Print every one of the records below, reproducing each line word for word.

------------------------

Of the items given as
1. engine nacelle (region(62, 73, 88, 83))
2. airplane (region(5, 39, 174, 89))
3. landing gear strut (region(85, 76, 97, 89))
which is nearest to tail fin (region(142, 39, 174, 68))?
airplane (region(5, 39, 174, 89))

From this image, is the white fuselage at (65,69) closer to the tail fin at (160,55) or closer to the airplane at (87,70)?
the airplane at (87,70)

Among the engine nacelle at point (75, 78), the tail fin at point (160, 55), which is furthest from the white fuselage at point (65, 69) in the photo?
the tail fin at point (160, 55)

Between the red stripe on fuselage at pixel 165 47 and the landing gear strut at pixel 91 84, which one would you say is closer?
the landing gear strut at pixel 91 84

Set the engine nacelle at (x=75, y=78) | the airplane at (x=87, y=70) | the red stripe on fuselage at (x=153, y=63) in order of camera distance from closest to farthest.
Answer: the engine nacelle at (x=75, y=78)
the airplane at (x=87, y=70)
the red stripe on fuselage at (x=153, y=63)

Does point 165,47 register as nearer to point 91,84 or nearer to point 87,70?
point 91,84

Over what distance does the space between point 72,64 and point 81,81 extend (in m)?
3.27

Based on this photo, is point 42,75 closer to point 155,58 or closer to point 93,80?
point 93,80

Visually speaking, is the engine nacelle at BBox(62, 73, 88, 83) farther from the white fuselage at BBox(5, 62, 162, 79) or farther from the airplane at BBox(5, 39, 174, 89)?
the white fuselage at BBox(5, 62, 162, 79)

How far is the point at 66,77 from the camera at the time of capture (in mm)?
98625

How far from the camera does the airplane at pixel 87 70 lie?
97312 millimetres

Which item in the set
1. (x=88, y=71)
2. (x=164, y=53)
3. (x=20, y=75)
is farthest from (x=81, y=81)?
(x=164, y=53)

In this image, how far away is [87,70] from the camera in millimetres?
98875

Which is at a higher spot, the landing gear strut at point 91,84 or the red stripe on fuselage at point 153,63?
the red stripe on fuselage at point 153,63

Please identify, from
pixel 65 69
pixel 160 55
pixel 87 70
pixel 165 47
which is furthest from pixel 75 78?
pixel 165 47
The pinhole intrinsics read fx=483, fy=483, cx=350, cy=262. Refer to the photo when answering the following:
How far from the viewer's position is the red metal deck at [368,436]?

------------------------

### Response to the task
Of the items given as
1. engine nacelle (region(62, 73, 88, 83))
2. airplane (region(5, 39, 174, 89))
3. landing gear strut (region(85, 76, 97, 89))
which is nearest to tail fin (region(142, 39, 174, 68))?
airplane (region(5, 39, 174, 89))

From this image, is the white fuselage at (65,69) closer to the tail fin at (160,55) or closer to the airplane at (87,70)?
the airplane at (87,70)

Among the engine nacelle at point (75, 78), the tail fin at point (160, 55), which is furthest from the white fuselage at point (65, 69) in the photo?
the tail fin at point (160, 55)

Between the red stripe on fuselage at pixel 165 47 and the landing gear strut at pixel 91 84, which one would you say is closer?
the landing gear strut at pixel 91 84

Set the engine nacelle at (x=75, y=78) | the airplane at (x=87, y=70) | the red stripe on fuselage at (x=153, y=63) in order of camera distance from closest to farthest.
Answer: the engine nacelle at (x=75, y=78)
the airplane at (x=87, y=70)
the red stripe on fuselage at (x=153, y=63)

Does point 165,47 register as nearer to point 91,84 or nearer to point 87,70?
point 91,84

Over what distance does the space between point 72,64 and point 81,81 extend (in m)?
3.27

Based on this photo, is point 42,75 closer to point 155,58 or closer to point 93,80?
point 93,80

Visually speaking, is the engine nacelle at BBox(62, 73, 88, 83) farther from the white fuselage at BBox(5, 62, 162, 79) or farther from the airplane at BBox(5, 39, 174, 89)?
the white fuselage at BBox(5, 62, 162, 79)

How far is the point at 66,77 from the camera at the time of capture (in mm)?
98625

How far from the camera does the airplane at pixel 87 70 lie?
97312 millimetres

Which item in the set
1. (x=88, y=71)
2. (x=164, y=53)
3. (x=20, y=75)
is farthest from (x=81, y=81)?
(x=164, y=53)

In this image, how far away is [87,70] from the camera in millimetres?
98875

Which is at a higher spot, the landing gear strut at point 91,84 or the red stripe on fuselage at point 153,63?
the red stripe on fuselage at point 153,63

Please identify, from
pixel 65 69
pixel 160 55
pixel 87 70
pixel 165 47
which is furthest from pixel 75 78?
pixel 165 47
The pinhole intrinsics read fx=483, fy=483, cx=350, cy=262. Refer to the photo when answering the following:
How far from the viewer's position is the red metal deck at [368,436]?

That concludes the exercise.